In addition to modelling, we’ve also been tasked with UV mapping some of our models.
I haven’t had much experience with UV mapping in the past, so I thought it would be necessary to brush up on some of the basic theory revolving around UV mapping.
I found a nice article by Renier Banninga, (found Here) in which he goes over some useful tips and methods to use when UV mapping. In addition Digital Tutors also had some really useful tutorials addressing UV Mapping. (found here).
The Rengier article dives straight into the technical aspects involved in the UV mapping process, whereas in contrast, the Digital Tutors tutorial starts off by explaining some the basic theory and terminology used and then gradually builds into some of the more technical aspects of the UV mapping process. Both are great sources of information regarding the topic at hand and often include visual examples of what they’re trying to explain which I find incredibly useful being somewhat of a visual learner.
What Is UV Mapping?
UV mapping is a solution addressing the problem one may face trying to apply a two dimensional texture onto a model or piece of geometry that exists in a three dimensional space.

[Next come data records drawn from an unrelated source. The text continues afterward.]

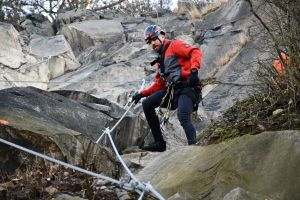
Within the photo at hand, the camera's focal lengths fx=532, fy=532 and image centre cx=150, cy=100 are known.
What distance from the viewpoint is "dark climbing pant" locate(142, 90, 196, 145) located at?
604 cm

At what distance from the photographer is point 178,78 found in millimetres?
6242

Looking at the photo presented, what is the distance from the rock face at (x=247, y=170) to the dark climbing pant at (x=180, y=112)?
1.93m

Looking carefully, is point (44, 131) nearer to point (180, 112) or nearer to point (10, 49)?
point (180, 112)

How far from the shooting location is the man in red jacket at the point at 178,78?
6082 millimetres

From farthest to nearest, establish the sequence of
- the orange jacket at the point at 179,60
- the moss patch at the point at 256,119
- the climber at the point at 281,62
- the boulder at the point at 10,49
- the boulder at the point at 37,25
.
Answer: the boulder at the point at 37,25 < the boulder at the point at 10,49 < the orange jacket at the point at 179,60 < the climber at the point at 281,62 < the moss patch at the point at 256,119

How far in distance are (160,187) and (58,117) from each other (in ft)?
8.86

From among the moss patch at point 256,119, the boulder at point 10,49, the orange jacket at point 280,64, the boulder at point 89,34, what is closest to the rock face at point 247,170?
the moss patch at point 256,119

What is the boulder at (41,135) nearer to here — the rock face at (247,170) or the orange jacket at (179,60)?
the rock face at (247,170)

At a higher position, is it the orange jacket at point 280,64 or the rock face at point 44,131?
the orange jacket at point 280,64

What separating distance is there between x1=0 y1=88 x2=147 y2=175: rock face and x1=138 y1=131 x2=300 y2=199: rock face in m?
0.77

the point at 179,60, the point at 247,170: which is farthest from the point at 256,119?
the point at 179,60

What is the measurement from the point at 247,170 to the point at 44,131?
220cm

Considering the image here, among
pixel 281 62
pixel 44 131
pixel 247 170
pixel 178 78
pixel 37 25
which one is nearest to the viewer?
pixel 247 170

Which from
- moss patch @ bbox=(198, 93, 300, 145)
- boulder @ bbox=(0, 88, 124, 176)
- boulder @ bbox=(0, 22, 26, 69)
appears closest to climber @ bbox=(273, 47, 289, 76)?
moss patch @ bbox=(198, 93, 300, 145)
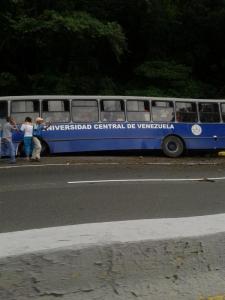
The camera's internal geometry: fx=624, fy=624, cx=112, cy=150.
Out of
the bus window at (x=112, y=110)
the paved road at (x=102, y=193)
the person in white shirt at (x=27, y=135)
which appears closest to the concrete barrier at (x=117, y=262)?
the paved road at (x=102, y=193)

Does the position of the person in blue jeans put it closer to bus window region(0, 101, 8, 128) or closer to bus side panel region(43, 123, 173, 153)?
bus window region(0, 101, 8, 128)

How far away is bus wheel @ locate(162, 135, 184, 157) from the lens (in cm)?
2412

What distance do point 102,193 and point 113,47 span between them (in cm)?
1859

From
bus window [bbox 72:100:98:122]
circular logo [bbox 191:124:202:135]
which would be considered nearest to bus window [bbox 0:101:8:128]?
bus window [bbox 72:100:98:122]

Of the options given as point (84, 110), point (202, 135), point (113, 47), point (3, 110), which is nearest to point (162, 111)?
point (202, 135)

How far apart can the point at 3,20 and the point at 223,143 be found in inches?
479

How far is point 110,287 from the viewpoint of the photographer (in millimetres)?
3664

UV’s act as a bridge between 2D and 3D, allowing us to apply a 2D image onto a 3D object. Each face on the polygonal object is tied to a face on a UV map.

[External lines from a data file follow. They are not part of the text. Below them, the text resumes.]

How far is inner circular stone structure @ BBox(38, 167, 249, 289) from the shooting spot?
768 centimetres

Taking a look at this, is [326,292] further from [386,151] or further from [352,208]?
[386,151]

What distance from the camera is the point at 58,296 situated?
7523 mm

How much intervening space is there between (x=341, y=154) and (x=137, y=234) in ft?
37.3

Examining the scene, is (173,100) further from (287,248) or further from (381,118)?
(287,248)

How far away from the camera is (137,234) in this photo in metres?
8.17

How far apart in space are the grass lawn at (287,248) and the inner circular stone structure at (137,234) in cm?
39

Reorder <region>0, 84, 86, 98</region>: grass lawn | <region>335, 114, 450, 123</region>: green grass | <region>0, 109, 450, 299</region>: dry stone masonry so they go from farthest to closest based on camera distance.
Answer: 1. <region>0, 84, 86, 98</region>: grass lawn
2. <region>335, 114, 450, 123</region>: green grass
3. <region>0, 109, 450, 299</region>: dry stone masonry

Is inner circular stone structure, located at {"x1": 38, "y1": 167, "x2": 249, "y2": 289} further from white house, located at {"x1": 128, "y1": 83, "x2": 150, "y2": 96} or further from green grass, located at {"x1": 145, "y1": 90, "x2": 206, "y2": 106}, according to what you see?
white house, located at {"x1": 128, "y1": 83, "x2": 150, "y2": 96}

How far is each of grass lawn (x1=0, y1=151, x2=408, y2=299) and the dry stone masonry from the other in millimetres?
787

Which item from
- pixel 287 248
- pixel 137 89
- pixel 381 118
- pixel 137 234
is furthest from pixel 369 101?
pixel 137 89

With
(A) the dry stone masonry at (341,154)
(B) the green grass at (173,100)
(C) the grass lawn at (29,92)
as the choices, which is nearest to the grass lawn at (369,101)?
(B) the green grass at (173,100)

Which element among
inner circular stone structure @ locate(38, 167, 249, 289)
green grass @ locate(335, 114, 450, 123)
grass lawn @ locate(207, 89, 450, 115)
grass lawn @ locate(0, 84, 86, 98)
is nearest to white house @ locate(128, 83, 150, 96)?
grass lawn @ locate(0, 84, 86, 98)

In reference to the image above: I like to think of a UV Map as a the 3D object stretched out and flattened, making it easier for us to paint on it and this process is often referred to as laying out the UV’s. (UV mapping)
When mapping our UV’s there’s a few things we need to keep in mind:
- UV’s need to be spaced evenly to work well, otherwise this could lead to our texture being distorted when applied to an object.

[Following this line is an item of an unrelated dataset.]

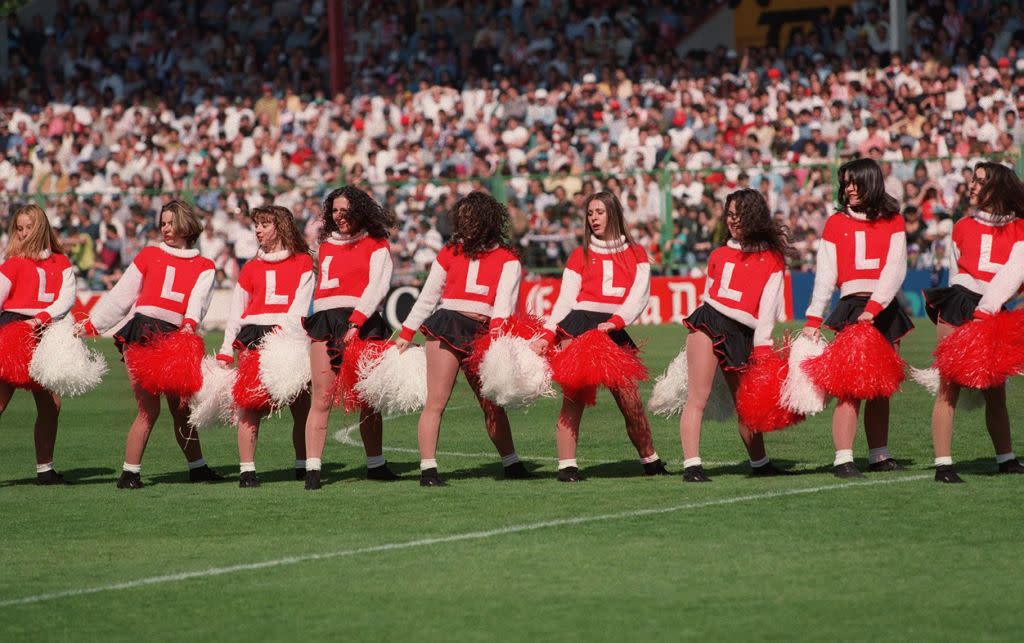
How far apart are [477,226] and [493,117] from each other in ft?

- Seams, , non-connected, non continuous edges on a piece of geometry, plan where they can be hide on an object.
Mapping Types And Their Uses:
Renier describes planar mapping as the most basic of the mapping modifiers to apply to objects.
It projects the texture onto a model from one direction and is useful for mapping objects like walls and basic terrain. however, isn’t considered to be effective when a complex object with many overlapping surfaces needs to be mapped
The reason for this being that it will often stretch the polygons that don’t face the projected map directly.
-An example of Planar mapping above-
Projects the texture in a radial pattern inwards making it very useful for mapping objects like tree trunks, arms, torso and legs. It’s very handy for blocking out mapping on various types of meshes. However it still requires a lot of tweaking afterwards in the UV editor.
-An example of Cylindrical mapping above-
Projects the texture in a spherical pattern onto an object. However it causes a very high pixel density at the poles of an objects mapping. This causes a pinching effect that’s hard to counter when painting the texture.
-An example of Spherical mapping above-
Pixel Density and Stretching
Try to keep your mapping a consistent aspect ratio for the pixel size in the texture map. Lookout for areas where the texture gets stretched or skewed. This can cause unnecessary problems for the texture artist who would have to counter any warped mapping.
To Minimize Seams when UV mapping, Simply align the vertices of the seam with the corresponding connection in the mapping on either the horizontal or vertical plane of the texture coordinates. This way the pixels align on one of the axes.
For technical objects, it’s easier to get away with seams since they tend to be quite fragmented, and the nature of the object allows it. however for organic meshes.
We can minimize the amount of seams as much as possible by using accurate, continuous mapping.
Banninga, continues by covering some of the more advanced aspects of UV mapping.
Optimizing UV Layouts
Optimized UV layouts are particularly useful for real-time characters.
(He’s basically stating to not waste space in your UV editor, and this is because the entire texture gets loaded into memory, so take advantage of it)
To do so, you should scale, rotate and move those UV-mapped vertices until no more space can be saved.
Unfolding and Relaxing UV’s
Unfolding and relaxing UV’s is a handy thing to do if your UV’s are caught up and tangled.
Inside the Relax UV option box we can edit some values such as Pin selected UVs or Pin Unselected UVs.
Pining either means they wont be affected the the action of the Relax UV’s
Relaxing with even and smooth out some of the irregularities in you’re UV’s.
Lets you unwrap the UV mesh for a polygonal object while trying to ensure that the UVs do not overlap. Unfolding UVs helps to minimize the distortion of texture maps on organic polygon meshes by optimizing the position of the UV coordinates so they more closely reflect the original polygon mesh.
Within the Unfold options we can set restraints, in order to achieve the effect we want, like limiting the unfold to only unfold Uv’s horizontally or vertically.